Parsons Patent Application Serial No. 07/374,535; filed June 29, 1989, shows the use of a hand-held monitor embodying a fluid flushing system, electronics, and a multi-layer glucose membrane and electrode, used for self-glucose testing. Between tests, the membrane, mounted on a lid flap, is maintained in a wet state by closing the lid and immersing the membrane in the fluid system reservoir which is housed in the monitor case. The membrane is flushed after each test.

Flushing action is activated by the user in two ways: a control valve is released to permit free fluid flow in the system and a valve is depressed which causes a stroke which moves new fluid into the membrane chamber and forces the resident fluid to leave the chamber, thus flushing the membrane.

Shults, et al Patent Application Serial No. 4,757,022, filed July 12, 1988, shows the use of a multi-layer membrane that restricts glucose transport thereby better balancing glucose and oxygen resulting in accurate glucose readings over a broader range of values. The sensor and membrane system are described and the membrane is contained in a plastic cartridge which snap fits over the sensor. The cartridge is so designed that a small well is formed to receive the blood sample and the cartridge cover can be shut to protect the membrane. The sensor, embodied in the monitor case, has two electrodes and works much as the Clark electrode mentioned earlier.

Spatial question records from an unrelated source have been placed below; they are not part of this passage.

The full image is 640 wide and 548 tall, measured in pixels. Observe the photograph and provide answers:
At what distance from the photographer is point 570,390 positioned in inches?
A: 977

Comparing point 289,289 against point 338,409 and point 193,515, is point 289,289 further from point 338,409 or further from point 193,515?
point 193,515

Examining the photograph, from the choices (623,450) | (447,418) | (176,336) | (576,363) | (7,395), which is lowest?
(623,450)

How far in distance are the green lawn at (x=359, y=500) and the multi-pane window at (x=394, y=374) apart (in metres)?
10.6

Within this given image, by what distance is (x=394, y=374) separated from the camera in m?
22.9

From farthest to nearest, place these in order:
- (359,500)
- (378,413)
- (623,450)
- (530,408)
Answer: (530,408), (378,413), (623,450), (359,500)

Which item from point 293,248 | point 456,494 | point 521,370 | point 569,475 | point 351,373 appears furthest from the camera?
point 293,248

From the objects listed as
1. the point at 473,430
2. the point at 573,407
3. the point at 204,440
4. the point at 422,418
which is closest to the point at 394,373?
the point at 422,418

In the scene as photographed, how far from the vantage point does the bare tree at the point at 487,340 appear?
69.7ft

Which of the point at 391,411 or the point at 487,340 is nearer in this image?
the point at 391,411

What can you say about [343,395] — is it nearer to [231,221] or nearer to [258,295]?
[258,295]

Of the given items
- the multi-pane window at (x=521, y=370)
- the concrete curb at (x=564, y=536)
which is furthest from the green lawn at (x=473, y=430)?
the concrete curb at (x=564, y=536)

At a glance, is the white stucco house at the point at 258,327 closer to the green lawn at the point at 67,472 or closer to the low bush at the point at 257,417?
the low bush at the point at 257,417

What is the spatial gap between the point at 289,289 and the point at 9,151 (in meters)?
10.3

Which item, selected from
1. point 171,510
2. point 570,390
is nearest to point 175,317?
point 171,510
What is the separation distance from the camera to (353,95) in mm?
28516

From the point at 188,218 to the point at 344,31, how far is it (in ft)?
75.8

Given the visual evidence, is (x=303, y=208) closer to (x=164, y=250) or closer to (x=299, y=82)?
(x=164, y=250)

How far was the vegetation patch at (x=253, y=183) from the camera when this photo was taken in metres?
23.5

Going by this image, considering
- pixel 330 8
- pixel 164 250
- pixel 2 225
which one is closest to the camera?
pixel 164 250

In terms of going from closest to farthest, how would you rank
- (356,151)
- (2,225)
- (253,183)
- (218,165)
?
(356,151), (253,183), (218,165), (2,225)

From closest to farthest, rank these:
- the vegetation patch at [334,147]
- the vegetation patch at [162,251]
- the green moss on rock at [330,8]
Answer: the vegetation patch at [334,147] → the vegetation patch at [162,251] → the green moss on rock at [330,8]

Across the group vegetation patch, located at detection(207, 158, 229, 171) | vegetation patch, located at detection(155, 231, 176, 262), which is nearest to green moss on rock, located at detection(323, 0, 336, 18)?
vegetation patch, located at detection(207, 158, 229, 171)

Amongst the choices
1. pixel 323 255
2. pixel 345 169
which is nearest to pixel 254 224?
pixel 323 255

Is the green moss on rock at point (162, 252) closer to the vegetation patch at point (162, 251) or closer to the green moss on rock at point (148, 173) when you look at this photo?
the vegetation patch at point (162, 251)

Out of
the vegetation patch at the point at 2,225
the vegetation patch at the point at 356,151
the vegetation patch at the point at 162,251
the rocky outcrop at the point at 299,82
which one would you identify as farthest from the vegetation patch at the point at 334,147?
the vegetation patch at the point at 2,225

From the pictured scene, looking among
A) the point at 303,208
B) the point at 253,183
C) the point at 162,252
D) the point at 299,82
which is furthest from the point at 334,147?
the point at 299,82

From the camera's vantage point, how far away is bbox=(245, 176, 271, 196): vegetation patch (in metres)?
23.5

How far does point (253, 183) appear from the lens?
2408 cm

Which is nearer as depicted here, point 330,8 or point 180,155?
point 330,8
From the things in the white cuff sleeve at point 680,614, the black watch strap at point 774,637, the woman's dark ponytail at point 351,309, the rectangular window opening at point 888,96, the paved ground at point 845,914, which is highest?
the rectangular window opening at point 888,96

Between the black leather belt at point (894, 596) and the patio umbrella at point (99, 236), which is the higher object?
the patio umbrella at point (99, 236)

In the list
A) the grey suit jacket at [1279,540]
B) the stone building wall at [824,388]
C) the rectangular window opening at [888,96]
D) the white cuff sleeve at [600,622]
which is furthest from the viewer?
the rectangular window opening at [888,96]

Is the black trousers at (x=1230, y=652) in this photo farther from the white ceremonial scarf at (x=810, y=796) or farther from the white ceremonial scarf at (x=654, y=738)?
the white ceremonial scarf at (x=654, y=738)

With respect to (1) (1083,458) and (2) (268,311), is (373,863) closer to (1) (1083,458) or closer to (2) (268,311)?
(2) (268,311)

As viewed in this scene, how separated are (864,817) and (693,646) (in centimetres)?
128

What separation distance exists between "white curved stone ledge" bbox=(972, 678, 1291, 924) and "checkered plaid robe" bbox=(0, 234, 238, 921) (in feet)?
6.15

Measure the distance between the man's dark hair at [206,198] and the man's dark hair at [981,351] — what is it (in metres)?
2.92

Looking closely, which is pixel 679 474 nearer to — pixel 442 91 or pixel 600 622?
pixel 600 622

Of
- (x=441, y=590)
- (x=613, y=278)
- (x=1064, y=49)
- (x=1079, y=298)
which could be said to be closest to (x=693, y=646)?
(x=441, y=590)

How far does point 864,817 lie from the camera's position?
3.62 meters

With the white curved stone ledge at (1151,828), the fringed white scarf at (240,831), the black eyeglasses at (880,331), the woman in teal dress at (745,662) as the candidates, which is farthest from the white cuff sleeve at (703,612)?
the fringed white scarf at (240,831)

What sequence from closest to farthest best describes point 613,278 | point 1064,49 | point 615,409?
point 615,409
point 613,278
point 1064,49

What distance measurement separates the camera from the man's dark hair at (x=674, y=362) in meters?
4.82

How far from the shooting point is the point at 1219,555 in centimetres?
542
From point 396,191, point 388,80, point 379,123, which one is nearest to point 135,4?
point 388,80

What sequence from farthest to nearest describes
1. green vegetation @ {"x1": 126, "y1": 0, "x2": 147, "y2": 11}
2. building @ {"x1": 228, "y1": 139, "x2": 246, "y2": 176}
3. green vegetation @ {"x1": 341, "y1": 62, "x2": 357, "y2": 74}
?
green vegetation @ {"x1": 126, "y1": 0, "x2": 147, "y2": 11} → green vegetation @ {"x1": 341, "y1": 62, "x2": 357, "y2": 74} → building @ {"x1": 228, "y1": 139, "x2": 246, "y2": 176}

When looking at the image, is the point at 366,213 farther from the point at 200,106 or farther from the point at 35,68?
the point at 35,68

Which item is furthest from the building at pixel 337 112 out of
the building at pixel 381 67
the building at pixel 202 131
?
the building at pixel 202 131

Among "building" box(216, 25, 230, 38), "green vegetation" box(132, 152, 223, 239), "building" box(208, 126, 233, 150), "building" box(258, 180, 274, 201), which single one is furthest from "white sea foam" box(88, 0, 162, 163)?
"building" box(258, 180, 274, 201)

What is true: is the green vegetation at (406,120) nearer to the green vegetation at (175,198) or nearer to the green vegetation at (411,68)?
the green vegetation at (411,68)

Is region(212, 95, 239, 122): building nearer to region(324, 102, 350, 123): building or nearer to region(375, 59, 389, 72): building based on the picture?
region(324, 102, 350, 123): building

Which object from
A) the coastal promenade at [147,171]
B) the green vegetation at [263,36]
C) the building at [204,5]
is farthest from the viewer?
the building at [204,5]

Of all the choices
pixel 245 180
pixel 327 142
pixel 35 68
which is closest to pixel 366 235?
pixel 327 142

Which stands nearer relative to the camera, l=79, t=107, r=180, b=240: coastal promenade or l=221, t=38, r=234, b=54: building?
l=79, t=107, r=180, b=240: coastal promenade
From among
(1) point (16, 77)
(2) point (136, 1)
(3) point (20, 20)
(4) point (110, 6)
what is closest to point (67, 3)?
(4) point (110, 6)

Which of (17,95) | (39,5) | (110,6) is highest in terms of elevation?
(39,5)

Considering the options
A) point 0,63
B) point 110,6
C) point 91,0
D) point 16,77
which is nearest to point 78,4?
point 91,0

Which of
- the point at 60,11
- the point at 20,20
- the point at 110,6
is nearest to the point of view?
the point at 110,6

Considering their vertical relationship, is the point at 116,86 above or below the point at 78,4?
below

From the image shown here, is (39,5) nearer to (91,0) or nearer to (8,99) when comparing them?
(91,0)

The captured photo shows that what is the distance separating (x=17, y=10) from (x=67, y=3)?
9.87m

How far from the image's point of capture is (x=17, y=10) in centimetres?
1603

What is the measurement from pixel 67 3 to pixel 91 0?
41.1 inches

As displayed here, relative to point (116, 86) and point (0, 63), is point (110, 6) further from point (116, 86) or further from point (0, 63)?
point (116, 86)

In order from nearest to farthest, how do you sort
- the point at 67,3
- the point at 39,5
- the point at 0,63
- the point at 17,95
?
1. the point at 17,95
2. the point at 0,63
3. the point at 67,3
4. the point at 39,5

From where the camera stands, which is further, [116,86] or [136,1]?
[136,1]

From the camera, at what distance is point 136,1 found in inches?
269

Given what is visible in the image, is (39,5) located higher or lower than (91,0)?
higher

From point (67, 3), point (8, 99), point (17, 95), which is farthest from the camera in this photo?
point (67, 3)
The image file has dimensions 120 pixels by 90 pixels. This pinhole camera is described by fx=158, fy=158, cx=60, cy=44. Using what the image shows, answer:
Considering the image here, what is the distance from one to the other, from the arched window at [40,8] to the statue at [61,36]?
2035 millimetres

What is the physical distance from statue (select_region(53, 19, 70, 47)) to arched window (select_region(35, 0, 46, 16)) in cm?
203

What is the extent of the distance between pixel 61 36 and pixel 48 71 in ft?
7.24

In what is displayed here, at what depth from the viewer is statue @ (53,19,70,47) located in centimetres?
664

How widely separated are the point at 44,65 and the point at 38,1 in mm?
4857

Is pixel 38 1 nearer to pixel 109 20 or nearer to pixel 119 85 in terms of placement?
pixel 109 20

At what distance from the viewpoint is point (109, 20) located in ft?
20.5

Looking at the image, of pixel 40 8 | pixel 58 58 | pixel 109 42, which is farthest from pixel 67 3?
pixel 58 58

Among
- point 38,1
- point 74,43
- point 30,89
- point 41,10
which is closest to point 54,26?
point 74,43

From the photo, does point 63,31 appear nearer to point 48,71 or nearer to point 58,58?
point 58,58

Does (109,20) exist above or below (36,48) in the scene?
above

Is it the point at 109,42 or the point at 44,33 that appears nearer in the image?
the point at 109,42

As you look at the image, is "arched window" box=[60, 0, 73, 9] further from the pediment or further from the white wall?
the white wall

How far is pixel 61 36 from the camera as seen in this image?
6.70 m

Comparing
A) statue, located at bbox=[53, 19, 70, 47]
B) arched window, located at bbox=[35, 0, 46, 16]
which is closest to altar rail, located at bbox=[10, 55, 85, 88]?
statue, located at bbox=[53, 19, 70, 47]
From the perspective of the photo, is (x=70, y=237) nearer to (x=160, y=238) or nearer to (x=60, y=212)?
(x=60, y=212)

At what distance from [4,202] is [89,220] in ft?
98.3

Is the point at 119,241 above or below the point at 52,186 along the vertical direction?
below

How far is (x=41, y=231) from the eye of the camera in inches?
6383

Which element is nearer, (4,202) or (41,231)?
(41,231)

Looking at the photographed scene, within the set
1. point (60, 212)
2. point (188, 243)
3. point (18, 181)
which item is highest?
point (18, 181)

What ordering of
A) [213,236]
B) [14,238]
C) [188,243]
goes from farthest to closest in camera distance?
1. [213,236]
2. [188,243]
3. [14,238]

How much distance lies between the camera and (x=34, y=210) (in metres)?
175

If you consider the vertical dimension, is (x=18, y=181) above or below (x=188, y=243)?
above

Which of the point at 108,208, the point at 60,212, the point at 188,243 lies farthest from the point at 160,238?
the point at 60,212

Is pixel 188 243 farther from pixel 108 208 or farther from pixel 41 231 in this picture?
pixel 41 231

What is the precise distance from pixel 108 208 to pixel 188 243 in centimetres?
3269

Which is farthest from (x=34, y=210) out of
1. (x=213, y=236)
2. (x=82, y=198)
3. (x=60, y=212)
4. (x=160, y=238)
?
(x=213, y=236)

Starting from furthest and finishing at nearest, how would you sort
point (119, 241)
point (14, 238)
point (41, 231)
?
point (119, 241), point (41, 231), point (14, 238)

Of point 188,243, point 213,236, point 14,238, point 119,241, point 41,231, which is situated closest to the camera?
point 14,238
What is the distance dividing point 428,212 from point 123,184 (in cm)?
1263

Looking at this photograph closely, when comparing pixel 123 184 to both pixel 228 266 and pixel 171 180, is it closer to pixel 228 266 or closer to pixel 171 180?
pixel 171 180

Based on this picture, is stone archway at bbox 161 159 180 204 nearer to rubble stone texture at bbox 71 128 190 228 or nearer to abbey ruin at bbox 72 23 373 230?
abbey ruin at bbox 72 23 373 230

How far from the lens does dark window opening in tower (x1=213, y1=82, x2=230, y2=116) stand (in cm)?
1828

The blood sample does not have to be diluted for a glucose reading. Summary of the Invention

According to one aspect of the invention, a hand-held monitor box is designed with a hinged, top flap which can be rotated 180 degrees to expose a sensor tip covered by a membrane, positioned for a glucose test. This simplifies the usual glucose monitoring process where disposable test strips are removed from capped vials and placed beside the glucose monitors to receive the test sample.

According to another feature of the invention, a buffer based fluid is maintained in a chamber in the body of the hand-held monitor box in such a position that the membrane/ sensor resides in this chamber when the monitor lid is closed. This feature satisfies the requirement that the membrane be continually moist between tests. The lid is opened by rotating a knurled disk built into the lid top which engages a latch post, which positions the membrane for a test with a blood sample. Excess buffer solution is wiped away with a small tissue before the glucose test.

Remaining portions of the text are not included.